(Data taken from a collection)
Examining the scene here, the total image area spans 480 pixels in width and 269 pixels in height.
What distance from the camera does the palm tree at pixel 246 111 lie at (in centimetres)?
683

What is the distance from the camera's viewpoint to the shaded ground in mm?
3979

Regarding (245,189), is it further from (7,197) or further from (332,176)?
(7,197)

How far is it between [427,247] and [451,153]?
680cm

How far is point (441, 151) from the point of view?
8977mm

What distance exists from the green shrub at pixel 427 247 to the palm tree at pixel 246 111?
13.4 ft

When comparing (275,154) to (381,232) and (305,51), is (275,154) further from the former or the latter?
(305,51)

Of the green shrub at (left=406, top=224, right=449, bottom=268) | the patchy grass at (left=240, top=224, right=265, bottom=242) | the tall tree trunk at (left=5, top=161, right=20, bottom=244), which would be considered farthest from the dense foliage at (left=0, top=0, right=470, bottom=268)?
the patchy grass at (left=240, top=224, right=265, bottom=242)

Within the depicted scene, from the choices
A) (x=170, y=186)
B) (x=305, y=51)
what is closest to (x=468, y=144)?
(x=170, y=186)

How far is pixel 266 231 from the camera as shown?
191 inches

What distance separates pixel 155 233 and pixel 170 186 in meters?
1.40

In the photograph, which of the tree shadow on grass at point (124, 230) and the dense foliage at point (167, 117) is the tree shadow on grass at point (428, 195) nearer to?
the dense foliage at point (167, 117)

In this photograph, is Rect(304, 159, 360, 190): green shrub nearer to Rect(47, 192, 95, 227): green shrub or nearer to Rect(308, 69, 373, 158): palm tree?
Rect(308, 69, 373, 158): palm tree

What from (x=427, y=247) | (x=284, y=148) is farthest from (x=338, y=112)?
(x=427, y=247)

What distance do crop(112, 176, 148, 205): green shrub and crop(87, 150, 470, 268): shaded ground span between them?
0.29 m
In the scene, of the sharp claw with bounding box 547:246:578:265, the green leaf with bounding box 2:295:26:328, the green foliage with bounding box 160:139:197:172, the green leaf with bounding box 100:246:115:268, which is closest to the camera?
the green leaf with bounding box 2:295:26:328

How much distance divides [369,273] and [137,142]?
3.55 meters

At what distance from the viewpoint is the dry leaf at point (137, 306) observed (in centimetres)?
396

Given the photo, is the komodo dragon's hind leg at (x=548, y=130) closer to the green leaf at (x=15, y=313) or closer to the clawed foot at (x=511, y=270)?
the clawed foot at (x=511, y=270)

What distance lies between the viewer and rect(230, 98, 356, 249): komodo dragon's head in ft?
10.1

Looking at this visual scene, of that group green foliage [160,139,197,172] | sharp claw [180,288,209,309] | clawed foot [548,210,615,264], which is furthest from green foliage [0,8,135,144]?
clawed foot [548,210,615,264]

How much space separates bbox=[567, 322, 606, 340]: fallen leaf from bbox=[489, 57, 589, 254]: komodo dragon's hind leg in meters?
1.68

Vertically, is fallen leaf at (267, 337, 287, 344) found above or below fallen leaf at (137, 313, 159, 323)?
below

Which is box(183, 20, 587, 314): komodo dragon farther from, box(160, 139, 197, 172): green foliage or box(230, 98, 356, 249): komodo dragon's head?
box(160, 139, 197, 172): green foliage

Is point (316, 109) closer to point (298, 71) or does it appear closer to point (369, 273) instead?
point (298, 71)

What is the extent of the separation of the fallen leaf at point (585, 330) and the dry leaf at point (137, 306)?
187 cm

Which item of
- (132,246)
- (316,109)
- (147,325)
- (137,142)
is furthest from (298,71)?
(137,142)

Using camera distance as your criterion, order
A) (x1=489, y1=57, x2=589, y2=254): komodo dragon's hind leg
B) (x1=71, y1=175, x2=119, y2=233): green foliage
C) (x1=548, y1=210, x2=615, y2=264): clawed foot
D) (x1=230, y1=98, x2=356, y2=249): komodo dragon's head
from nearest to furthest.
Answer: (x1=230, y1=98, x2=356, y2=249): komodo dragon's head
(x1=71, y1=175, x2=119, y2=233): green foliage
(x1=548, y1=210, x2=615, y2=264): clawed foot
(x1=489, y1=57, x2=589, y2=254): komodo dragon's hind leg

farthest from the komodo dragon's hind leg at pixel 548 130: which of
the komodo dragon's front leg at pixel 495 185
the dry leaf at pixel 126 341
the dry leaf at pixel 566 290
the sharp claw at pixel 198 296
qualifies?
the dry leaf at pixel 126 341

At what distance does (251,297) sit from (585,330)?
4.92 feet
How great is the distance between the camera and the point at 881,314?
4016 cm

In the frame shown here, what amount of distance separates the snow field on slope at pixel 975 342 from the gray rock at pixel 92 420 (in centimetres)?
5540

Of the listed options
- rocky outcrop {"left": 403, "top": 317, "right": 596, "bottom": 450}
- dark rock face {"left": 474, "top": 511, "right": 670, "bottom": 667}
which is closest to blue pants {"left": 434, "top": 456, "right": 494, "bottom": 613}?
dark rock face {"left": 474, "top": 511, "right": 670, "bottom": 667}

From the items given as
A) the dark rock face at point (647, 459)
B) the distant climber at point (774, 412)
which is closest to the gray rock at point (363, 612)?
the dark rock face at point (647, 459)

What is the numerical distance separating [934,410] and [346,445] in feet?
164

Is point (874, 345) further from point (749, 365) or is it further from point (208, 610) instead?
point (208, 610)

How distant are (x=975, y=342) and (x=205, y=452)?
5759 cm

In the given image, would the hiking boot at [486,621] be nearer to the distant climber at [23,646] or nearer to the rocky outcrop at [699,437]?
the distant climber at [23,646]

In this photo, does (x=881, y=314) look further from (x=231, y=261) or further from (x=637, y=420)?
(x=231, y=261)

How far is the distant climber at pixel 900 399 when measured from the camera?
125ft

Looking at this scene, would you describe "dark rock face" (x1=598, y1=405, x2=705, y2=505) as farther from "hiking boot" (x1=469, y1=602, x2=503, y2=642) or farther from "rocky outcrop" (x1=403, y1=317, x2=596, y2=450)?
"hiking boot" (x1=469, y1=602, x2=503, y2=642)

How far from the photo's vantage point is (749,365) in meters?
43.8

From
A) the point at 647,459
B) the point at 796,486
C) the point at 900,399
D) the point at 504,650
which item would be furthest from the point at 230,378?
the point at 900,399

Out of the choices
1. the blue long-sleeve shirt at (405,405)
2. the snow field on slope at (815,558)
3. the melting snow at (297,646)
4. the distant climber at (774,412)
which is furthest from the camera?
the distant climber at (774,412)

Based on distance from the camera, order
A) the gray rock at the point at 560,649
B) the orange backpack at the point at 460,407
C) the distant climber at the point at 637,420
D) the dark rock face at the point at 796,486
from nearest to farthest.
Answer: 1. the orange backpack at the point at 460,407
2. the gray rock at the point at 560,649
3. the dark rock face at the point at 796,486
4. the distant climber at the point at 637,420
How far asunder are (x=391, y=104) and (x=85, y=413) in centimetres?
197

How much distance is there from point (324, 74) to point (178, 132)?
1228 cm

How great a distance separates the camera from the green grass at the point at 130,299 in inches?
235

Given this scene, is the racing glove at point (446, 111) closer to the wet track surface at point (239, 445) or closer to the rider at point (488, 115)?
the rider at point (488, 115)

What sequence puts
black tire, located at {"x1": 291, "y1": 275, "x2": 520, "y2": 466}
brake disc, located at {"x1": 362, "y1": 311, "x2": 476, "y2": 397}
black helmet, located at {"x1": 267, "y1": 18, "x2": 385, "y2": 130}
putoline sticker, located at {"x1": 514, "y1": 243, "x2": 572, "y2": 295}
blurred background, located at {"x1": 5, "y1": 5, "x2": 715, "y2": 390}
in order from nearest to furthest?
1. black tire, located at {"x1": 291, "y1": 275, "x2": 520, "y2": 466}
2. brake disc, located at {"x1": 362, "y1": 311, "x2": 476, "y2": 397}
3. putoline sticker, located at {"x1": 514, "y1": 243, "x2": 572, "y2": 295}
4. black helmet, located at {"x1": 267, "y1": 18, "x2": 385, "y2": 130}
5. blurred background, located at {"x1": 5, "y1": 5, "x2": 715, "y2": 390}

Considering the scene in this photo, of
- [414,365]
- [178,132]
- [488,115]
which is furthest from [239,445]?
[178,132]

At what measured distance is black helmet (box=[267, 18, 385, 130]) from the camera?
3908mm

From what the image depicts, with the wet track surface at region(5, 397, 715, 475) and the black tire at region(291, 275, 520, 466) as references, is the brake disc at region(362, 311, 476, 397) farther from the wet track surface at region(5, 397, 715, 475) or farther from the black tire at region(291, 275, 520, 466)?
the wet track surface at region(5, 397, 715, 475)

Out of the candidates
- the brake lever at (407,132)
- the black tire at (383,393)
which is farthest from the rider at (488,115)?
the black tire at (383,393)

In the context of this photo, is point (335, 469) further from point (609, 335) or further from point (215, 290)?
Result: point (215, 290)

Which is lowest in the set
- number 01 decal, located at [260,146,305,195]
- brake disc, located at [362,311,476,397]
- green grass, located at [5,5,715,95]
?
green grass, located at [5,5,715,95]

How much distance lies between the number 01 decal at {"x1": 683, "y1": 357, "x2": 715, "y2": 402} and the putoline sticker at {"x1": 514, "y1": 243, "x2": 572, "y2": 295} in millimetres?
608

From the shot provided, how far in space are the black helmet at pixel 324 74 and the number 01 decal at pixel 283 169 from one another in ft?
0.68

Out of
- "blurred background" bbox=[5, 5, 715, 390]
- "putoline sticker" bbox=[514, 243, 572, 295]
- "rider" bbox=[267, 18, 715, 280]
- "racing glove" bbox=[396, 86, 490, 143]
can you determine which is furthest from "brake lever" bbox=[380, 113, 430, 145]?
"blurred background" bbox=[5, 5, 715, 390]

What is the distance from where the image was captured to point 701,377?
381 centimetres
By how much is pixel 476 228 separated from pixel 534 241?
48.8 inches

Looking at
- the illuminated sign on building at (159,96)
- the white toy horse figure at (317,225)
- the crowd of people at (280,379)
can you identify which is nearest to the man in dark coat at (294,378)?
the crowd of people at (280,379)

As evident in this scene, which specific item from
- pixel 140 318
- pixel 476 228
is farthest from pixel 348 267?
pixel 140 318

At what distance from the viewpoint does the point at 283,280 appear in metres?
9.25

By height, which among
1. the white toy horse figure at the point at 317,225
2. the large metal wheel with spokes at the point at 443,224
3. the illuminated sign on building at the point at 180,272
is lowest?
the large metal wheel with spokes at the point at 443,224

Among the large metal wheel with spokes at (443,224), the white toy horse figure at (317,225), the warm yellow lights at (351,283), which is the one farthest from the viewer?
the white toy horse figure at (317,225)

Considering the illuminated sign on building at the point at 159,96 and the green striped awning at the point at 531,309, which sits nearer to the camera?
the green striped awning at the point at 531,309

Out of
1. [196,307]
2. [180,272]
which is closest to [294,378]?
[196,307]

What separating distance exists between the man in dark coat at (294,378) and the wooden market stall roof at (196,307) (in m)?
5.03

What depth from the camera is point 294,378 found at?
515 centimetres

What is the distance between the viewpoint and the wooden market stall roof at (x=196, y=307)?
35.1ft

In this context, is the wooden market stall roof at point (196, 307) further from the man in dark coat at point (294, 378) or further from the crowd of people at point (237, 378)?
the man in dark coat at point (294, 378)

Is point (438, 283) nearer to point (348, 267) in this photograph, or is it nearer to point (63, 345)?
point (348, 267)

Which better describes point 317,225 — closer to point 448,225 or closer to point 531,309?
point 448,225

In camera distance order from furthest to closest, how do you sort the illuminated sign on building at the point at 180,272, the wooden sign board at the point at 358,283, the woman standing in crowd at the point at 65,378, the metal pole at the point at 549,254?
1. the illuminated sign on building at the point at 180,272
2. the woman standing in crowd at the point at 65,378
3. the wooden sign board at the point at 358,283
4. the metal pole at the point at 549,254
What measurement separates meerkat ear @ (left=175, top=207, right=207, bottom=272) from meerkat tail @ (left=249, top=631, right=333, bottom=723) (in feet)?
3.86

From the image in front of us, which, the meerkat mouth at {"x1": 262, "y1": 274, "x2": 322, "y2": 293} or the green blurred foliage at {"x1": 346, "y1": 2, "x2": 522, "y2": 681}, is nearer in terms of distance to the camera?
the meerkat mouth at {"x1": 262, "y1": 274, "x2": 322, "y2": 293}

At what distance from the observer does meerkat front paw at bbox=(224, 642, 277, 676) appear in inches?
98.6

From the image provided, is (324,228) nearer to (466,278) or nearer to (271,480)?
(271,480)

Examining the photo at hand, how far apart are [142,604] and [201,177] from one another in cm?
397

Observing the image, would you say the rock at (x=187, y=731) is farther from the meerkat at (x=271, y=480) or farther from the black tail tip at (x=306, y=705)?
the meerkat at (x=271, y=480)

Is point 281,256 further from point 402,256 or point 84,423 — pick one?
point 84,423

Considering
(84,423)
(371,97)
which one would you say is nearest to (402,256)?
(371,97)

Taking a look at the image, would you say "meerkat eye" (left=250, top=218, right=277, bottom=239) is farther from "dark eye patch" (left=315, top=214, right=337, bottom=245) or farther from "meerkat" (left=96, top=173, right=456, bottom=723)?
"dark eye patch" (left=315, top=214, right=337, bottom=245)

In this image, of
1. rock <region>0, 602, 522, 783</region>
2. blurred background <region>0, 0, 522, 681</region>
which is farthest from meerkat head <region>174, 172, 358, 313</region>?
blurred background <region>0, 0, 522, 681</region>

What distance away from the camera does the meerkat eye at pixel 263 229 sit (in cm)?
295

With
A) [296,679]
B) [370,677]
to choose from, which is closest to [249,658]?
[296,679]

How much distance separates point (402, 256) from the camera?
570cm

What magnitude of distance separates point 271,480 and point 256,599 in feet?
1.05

**Exercise task**. Reproduce word for word every line above, from the one containing "Using camera distance" down to the one containing "from nearest to furthest.", both included.

**Expected answer**.
Using camera distance as your criterion, order
A) (x1=489, y1=57, x2=589, y2=254): komodo dragon's hind leg
B) (x1=71, y1=175, x2=119, y2=233): green foliage
C) (x1=548, y1=210, x2=615, y2=264): clawed foot
D) (x1=230, y1=98, x2=356, y2=249): komodo dragon's head
from nearest to furthest.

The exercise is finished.